▶ _READING PASSAGE_
──────

We've taken a day trip together recently, i've tried surprising my wife with flowers, but it just doesn't feel the same. In the bedroom I am normally the one that initiates and I realize that comes a bit with having kids.

I'm not sure if the kids are part of the issue for the marriage strain. We both would do anything for them but now I don't even know what my wife and I would do if we didn't have kids. I'm having trouble remembering what it was like when we were dating, and how we became so close.

Anyway - I feel rotten writing this out but really want to make me look at my wife like the only one again. For what it is worth I am trying my best to avoid this other woman as it is not healthy for me.

Thanks!


----------



## _anonymous_ (Apr 18, 2016)

charles12345 said:


> For the first time since knowing her, I felt something quite serious for another woman. Now I don't think it is a problem to think someone else is attractive, but I genuinely felt like I was falling for this woman. I have not, and will never cheat, but I have no idea why this person is making me feel so different. Now I am stuck as I don't feel as good about my marriage, but want to improve it and am looking for advice.


You realize this is an emotional affair, right? And also, you realize that many full-blown affairs start out as emotional, right? Consider these things, and also, what you've admitted here. See the problem?

Look OP, you're not a bad person or anything for being attracted to another woman, but you'd be a damn fool to continue thinking so nonchalantly of it. This attraction you have for someone else is something to put behind you and never look back at. Seriously.

Generally speaking, emotional connections with those other than your SO (assuming same gender) can be a slippery slope. The ledge of closer than your think, and your footing is not as sure as you might believe! Cut ties with the other woman and direct your attentions to your wife.

If you're unhappy in your marriage, you might go to individual counseling and marriage counseling to strengthen your marriage further. Good luck!


----------



## EleGirl (Dec 3, 2011)

charles12345 said:


> Hi all,
> 
> I won't try and write a long post, but am going to try and fit some details in here.
> 
> ...


How much interaction do you have with this other woman? Does she seem to have the same feelings for you?

Remember that in a marriage, feelings ebb and flow. There are times when we feel the love for out spouse less than others. But if you nurture your relationship, your feelings will return.

You say that you two get out once in a while, on dates I suppose. How many hours a week do you and your wife spend together, just the two of you doing things that you both enjoy?

──────

▶ _WHAT THE EXERCISE ASKS_
Reproduce the marriage thread starting with "You realize this" and going on through "to your wife.", swapping "slippery slope" for "risky path".

▶ _DATA PROVIDED_
──────

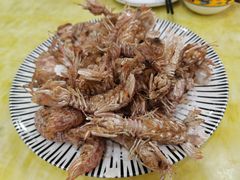 -芦潮港集贸市场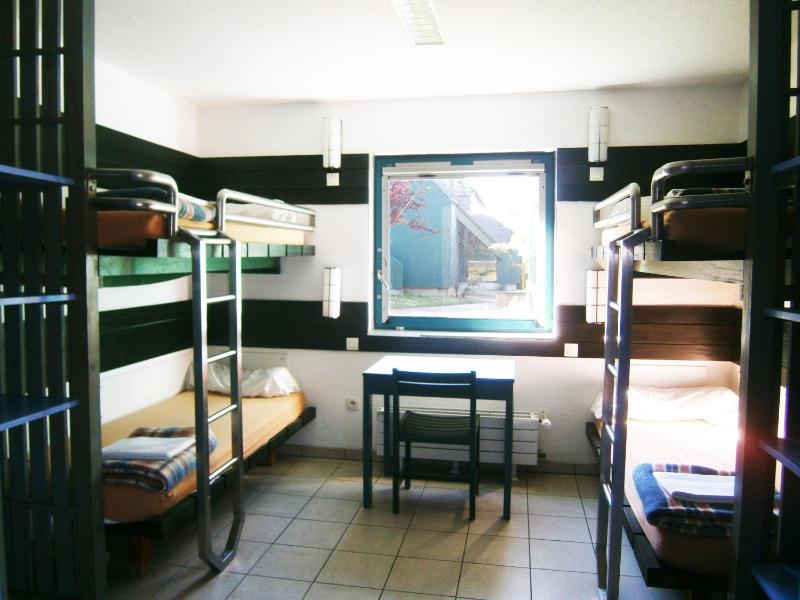 Quadruple Room image 4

──────

▶ _RESPONSE TO THE TASK_
You realize this is an emotional affair, right? And also, you realize that many full-blown affairs start out as emotional, right? Consider these things, and also, what you've admitted here. See the problem?

Look OP, you're not a bad person or anything for being attracted to another woman, but you'd be a damn fool to continue thinking so nonchalantly of it. This attraction you have for someone else is something to put behind you and never look back at. Seriously.

Generally speaking, emotional connections with those other than your SO (assuming same gender) can be a risky path. The ledge of closer than your think, and your footing is not as sure as you might believe! Cut ties with the other woman and direct your attentions to your wife.